Advanced Computational Frameworks:
Machine Learning for Image Analysis:
Convolutional neural networks (CNNs) for automated detection and quantification of At3g26010 immunostaining patterns
Unsupervised clustering algorithms to identify novel subcellular localization patterns
Transfer learning approaches that apply pre-trained models to plant cell images
Implementation example: Training a U-Net architecture on manually annotated immunofluorescence images to automatically segment and quantify At3g26010-positive structures across large image datasets
Network Analysis of Protein Interactions:
Graph theory algorithms to analyze At3g26010 interaction networks from IP-MS data
Identification of key network motifs and functional modules
Integration of interaction data with gene ontology for functional enrichment analysis
Prediction of conditional interactions based on network topology
Molecular Dynamics and Structural Prediction:
Ab initio protein structure prediction of At3g26010 to identify functional domains
Epitope mapping through computational analysis of antibody-antigen interactions
Molecular dynamics simulations to predict conformational changes under different conditions
Using these predictions to interpret unexpected antibody binding patterns
Bayesian Statistical Frameworks:
Hierarchical Bayesian models to integrate multiple data sources with antibody detection
Probabilistic graphical models to infer causal relationships in regulatory networks
Accounting for technical and biological variability through explicit probability distributions
Increased statistical power through appropriate modeling of complex experimental designs
Multivariate Data Integration:
Tensor decomposition methods for integrating multi-dimensional data (protein levels, localization, interactions across conditions)

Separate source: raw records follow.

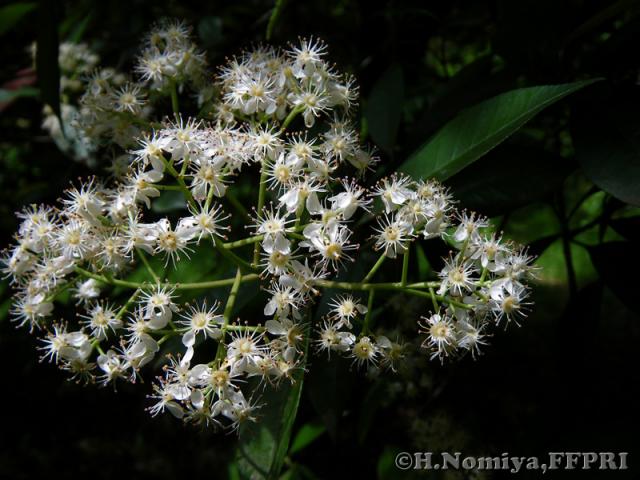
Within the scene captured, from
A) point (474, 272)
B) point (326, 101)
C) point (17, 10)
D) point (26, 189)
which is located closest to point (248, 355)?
point (474, 272)

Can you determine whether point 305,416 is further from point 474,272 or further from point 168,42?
point 168,42

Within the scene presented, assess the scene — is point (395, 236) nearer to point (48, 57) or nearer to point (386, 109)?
point (386, 109)

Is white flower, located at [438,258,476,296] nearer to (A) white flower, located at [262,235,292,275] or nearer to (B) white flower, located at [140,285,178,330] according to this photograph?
(A) white flower, located at [262,235,292,275]

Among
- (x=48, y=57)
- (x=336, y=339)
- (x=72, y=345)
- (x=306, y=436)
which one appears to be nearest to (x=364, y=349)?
(x=336, y=339)

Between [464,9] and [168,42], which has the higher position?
[464,9]

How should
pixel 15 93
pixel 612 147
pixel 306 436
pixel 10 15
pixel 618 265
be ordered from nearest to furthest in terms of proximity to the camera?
pixel 612 147 < pixel 618 265 < pixel 10 15 < pixel 306 436 < pixel 15 93

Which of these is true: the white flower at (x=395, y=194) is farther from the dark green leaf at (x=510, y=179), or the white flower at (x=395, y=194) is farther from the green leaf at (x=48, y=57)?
the green leaf at (x=48, y=57)

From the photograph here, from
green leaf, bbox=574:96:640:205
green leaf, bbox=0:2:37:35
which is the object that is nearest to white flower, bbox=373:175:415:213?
green leaf, bbox=574:96:640:205
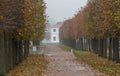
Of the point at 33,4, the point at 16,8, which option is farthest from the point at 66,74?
the point at 33,4

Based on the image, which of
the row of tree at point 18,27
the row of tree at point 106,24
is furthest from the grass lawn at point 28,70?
the row of tree at point 106,24

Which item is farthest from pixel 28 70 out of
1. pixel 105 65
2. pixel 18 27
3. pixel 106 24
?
pixel 106 24

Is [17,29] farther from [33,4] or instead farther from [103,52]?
[103,52]

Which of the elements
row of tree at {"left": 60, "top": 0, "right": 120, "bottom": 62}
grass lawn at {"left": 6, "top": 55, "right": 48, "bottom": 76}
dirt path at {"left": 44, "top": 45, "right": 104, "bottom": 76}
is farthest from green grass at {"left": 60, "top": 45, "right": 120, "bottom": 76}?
grass lawn at {"left": 6, "top": 55, "right": 48, "bottom": 76}

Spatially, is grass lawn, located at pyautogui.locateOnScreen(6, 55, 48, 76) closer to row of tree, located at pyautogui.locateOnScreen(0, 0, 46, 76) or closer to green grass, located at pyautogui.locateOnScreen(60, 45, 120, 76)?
row of tree, located at pyautogui.locateOnScreen(0, 0, 46, 76)

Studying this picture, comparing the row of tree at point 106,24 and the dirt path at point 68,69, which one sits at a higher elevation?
the row of tree at point 106,24

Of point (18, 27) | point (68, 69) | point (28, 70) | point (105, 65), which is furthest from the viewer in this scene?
point (105, 65)

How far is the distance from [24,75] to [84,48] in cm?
5519

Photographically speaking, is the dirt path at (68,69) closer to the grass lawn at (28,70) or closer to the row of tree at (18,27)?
the grass lawn at (28,70)

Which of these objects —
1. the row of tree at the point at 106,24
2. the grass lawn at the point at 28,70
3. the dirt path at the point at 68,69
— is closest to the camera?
the dirt path at the point at 68,69

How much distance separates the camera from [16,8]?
28344mm

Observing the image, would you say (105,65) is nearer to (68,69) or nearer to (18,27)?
(68,69)

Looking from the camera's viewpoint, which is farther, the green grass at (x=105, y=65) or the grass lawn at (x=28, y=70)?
the green grass at (x=105, y=65)

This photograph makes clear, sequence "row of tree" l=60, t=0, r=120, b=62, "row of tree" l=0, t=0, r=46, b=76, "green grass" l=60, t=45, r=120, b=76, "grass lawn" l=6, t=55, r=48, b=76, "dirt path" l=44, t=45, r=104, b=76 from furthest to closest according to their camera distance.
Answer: "row of tree" l=60, t=0, r=120, b=62, "green grass" l=60, t=45, r=120, b=76, "row of tree" l=0, t=0, r=46, b=76, "grass lawn" l=6, t=55, r=48, b=76, "dirt path" l=44, t=45, r=104, b=76
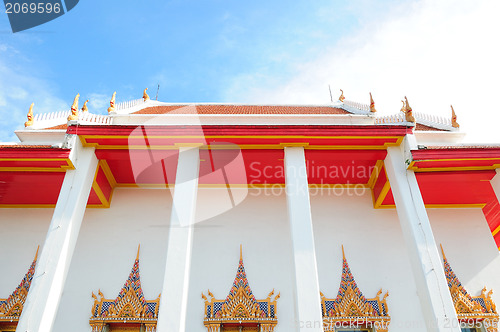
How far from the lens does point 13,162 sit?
5641 millimetres

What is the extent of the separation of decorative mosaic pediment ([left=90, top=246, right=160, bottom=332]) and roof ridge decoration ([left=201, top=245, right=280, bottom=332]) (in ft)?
2.66

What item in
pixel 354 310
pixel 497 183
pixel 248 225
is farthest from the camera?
pixel 248 225

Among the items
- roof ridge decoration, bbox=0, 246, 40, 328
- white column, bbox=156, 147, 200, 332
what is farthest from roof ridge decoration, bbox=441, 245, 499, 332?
roof ridge decoration, bbox=0, 246, 40, 328

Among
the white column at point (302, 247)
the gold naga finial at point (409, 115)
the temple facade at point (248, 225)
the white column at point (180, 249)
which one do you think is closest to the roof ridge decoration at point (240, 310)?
the temple facade at point (248, 225)

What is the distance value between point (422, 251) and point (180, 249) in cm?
301

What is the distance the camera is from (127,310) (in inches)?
225

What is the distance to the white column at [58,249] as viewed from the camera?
4312 mm

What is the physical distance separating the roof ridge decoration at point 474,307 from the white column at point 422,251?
1729 millimetres

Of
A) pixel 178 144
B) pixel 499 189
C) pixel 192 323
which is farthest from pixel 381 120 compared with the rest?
pixel 192 323

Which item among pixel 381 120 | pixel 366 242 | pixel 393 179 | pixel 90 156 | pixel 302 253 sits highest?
pixel 381 120

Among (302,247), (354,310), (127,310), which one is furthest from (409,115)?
(127,310)

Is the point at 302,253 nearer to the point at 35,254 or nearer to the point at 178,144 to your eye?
the point at 178,144

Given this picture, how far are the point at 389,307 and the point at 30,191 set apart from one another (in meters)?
6.11

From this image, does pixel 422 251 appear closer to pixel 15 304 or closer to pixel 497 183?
pixel 497 183
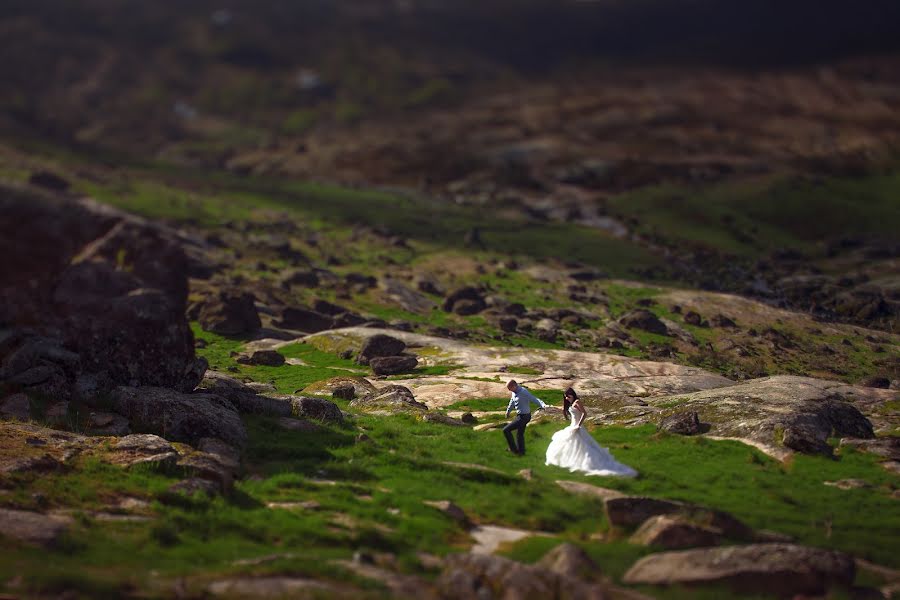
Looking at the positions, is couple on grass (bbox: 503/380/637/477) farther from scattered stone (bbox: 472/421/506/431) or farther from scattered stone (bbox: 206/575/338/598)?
scattered stone (bbox: 206/575/338/598)

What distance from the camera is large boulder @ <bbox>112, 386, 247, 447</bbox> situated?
105 ft

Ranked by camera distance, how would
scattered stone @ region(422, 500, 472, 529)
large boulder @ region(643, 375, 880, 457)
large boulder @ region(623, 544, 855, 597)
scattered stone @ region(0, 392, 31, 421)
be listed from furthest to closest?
1. large boulder @ region(643, 375, 880, 457)
2. scattered stone @ region(0, 392, 31, 421)
3. scattered stone @ region(422, 500, 472, 529)
4. large boulder @ region(623, 544, 855, 597)

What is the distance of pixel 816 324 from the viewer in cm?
9088

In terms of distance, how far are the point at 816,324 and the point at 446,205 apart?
9689 centimetres

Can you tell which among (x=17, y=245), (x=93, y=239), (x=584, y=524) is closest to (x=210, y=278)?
(x=93, y=239)

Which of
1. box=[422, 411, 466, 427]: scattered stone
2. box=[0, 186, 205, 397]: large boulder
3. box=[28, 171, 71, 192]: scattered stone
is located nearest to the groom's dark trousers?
box=[422, 411, 466, 427]: scattered stone

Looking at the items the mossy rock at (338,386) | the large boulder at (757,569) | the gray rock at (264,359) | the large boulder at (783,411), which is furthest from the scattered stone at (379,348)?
the large boulder at (757,569)

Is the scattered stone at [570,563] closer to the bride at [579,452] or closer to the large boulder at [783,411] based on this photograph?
the bride at [579,452]

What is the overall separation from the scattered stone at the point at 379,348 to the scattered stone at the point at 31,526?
48.3 m

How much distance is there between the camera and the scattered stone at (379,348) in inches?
2800

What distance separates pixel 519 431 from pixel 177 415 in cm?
1348

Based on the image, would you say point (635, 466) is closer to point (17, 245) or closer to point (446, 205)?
point (17, 245)

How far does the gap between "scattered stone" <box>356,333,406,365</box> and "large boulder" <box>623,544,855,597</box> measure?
51.1 m

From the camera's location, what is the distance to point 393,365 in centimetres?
6656
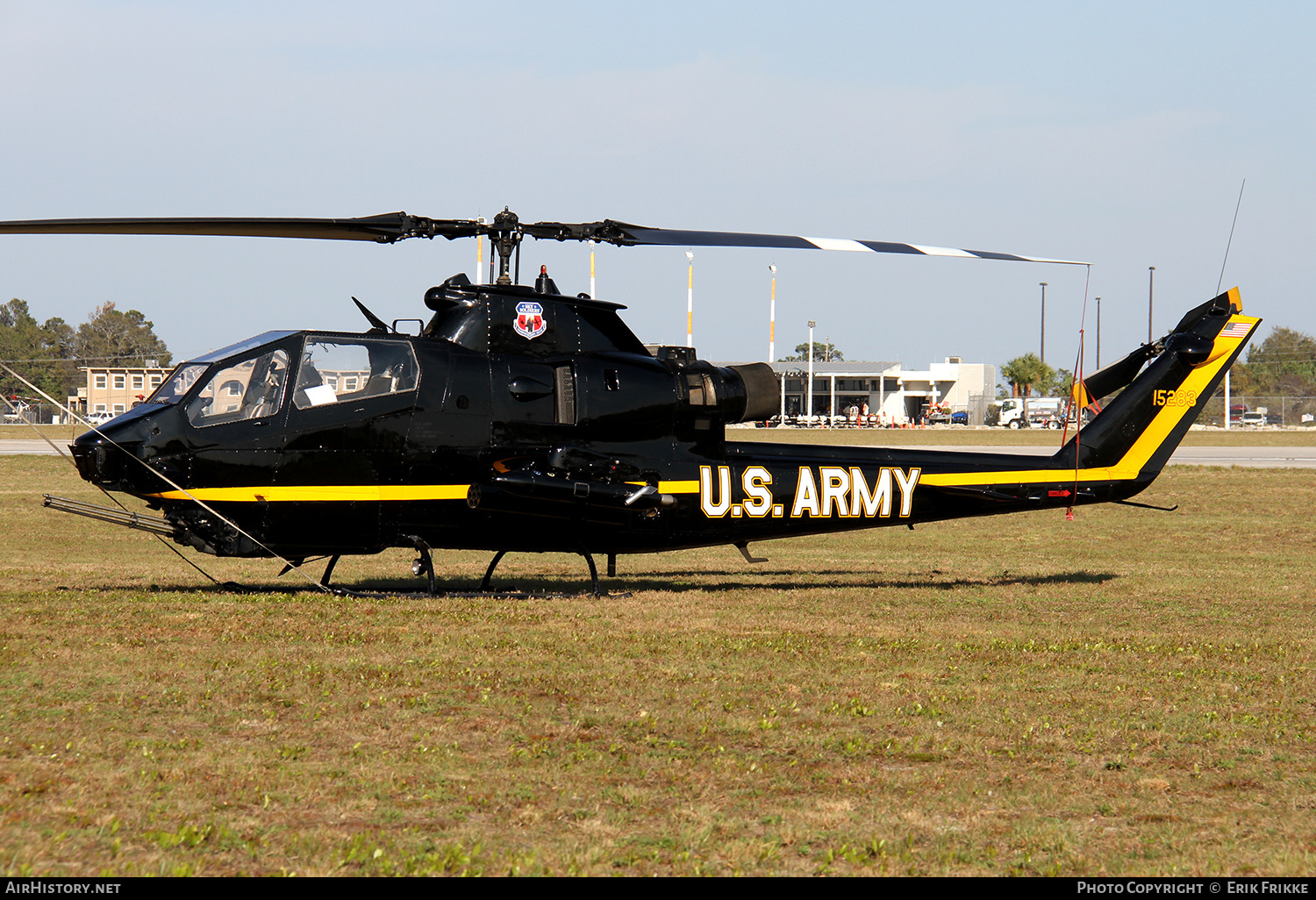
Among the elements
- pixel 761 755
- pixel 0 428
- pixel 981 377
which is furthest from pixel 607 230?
pixel 981 377

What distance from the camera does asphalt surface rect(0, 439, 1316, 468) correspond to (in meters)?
40.0

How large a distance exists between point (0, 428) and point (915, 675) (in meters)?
86.4

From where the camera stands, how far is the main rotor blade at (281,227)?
1110 cm

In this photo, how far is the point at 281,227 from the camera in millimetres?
11703

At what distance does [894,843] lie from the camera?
5.59m

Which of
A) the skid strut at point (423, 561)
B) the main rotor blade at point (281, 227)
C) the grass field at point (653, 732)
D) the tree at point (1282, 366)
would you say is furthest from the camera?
the tree at point (1282, 366)

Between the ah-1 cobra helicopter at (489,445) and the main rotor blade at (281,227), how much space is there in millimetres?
30

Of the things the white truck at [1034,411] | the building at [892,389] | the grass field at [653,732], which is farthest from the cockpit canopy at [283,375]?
the building at [892,389]

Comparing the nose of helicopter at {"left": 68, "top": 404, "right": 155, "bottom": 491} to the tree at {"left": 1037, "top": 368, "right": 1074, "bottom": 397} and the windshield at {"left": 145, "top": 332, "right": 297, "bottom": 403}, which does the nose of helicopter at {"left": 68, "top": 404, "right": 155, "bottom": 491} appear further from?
the tree at {"left": 1037, "top": 368, "right": 1074, "bottom": 397}

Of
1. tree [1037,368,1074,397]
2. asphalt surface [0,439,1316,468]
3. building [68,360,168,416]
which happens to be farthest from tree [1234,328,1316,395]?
building [68,360,168,416]

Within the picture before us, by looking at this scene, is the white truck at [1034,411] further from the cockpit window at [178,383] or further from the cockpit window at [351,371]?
the cockpit window at [178,383]

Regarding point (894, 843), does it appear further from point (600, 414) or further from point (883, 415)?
point (883, 415)

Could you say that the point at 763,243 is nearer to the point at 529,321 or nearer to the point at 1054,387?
the point at 529,321

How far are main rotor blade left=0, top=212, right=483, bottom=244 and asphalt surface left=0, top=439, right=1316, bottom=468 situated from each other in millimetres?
25758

Canonical correlation analysis to identify relationships between protein expression and phenotypic traits
Multi-block data fusion techniques to integrate antibody-derived data with other omics datasets
Example application: Creating a tensor representation of At3g26010 expression across tissues, development stages, and stress conditions to identify patterns not apparent in pairwise comparisons
Computational Approach | Primary Application | Implementation Complexity | Interpretability |
---|---|---|---|
CNN Image Analysis | Localization studies | High | Medium |
Network Analysis | Interaction mapping | Medium | High |
Structure Prediction | Function hypothesis | High | Medium |
Bayesian Models | Integrative analysis | High | Medium |
Multivariate Analysis | Pattern discovery | Medium | Low |
By implementing these computational approaches, researchers can move beyond descriptive analyses to predictive models, enhancing the value of experimental data generated using the At3g26010 antibody and placing protein function within broader systems contexts.